• [Text]:

--- START ---

Re: [PATCH v2 2/4] mm/huge_memory: replace can_split_folio() with direct refcount calculation

From: David Hildenbrand (Red Hat)
Date: Mon Nov 24 2025 - 14:23:10 EST


On 11/24/25 18:05, Zi Yan wrote:
On 24 Nov 2025, at 5:41, David Hildenbrand (Red Hat) wrote:

On 11/22/25 03:55, Zi Yan wrote:
can_split_folio() is just a refcount comparison, making sure only the
split caller holds an extra pin. Open code it with
folio_expected_ref_count() != folio_ref_count() - 1. For the extra_pins
used by folio_ref_freeze(), add folio_cache_references() to calculate it.

Suggested-by: David Hildenbrand (Red Hat) <david@xxxxxxxxxx>
Signed-off-by: Zi Yan <ziy@xxxxxxxxxx>
---
include/linux/huge_mm.h | 1 -
mm/huge_memory.c | 43 ++++++++++++++++-------------------------
mm/vmscan.c | 3 ++-
3 files changed, 19 insertions(+), 28 deletions(-)

--- END ---

• [Description of the task]: Copy the patch thread between "From: David Hildenbrand" and "to calculate it.", inclusive, but change "comparison" to "check".

• [Given material]:
--- START ---

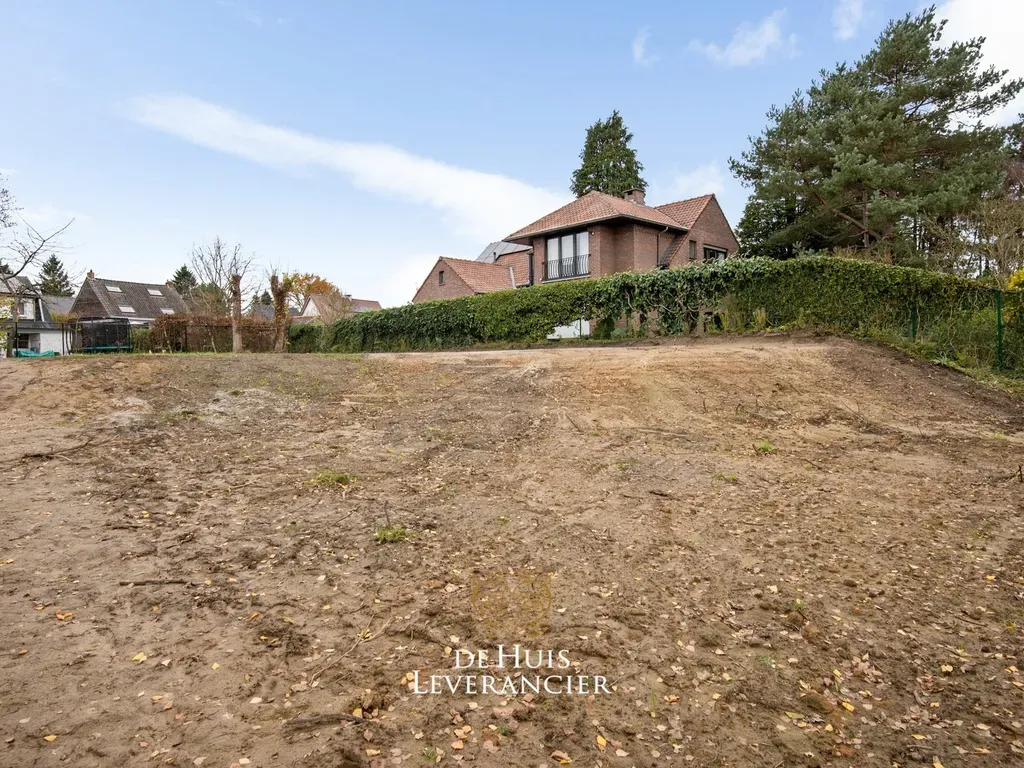 Aed - Villa Plot with South-West Orientation in Kontich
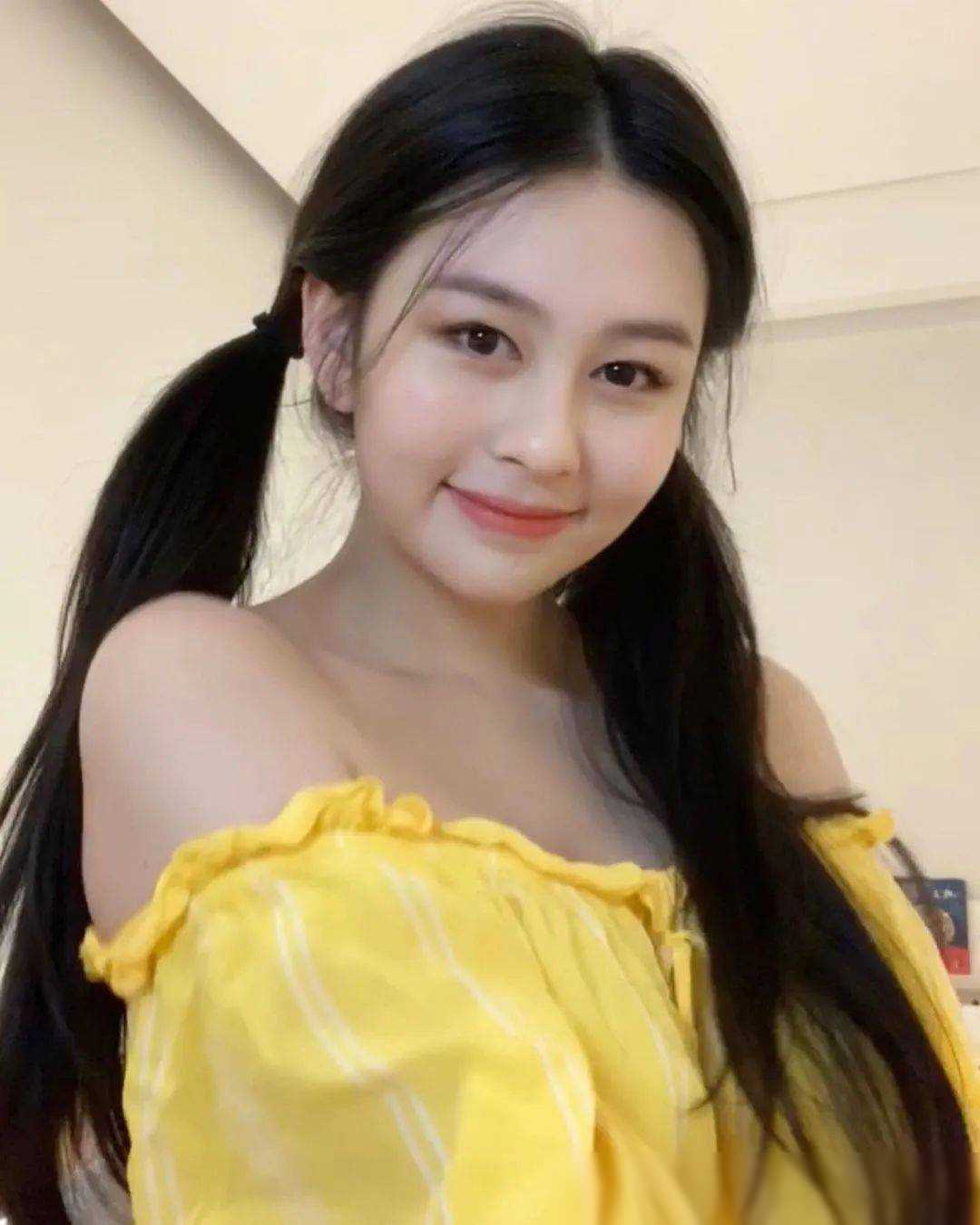 有一种发育过猛叫钟丽缇的女儿这基因太强大了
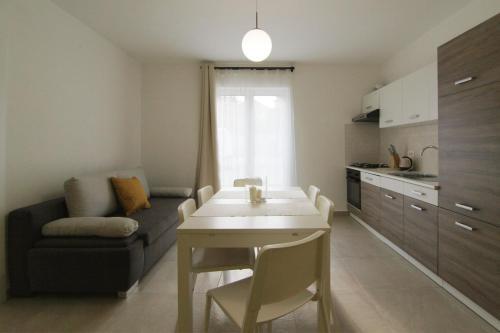 Apartments Denis 1742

--- END ---

• [Response to the exercise]:
From: David Hildenbrand (Red Hat)
Date: Mon Nov 24 2025 - 14:23:10 EST


On 11/24/25 18:05, Zi Yan wrote:
On 24 Nov 2025, at 5:41, David Hildenbrand (Red Hat) wrote:

On 11/22/25 03:55, Zi Yan wrote:
can_split_folio() is just a refcount check, making sure only the
split caller holds an extra pin. Open code it with
folio_expected_ref_count() != folio_ref_count() - 1. For the extra_pins
used by folio_ref_freeze(), add folio_cache_references() to calculate it.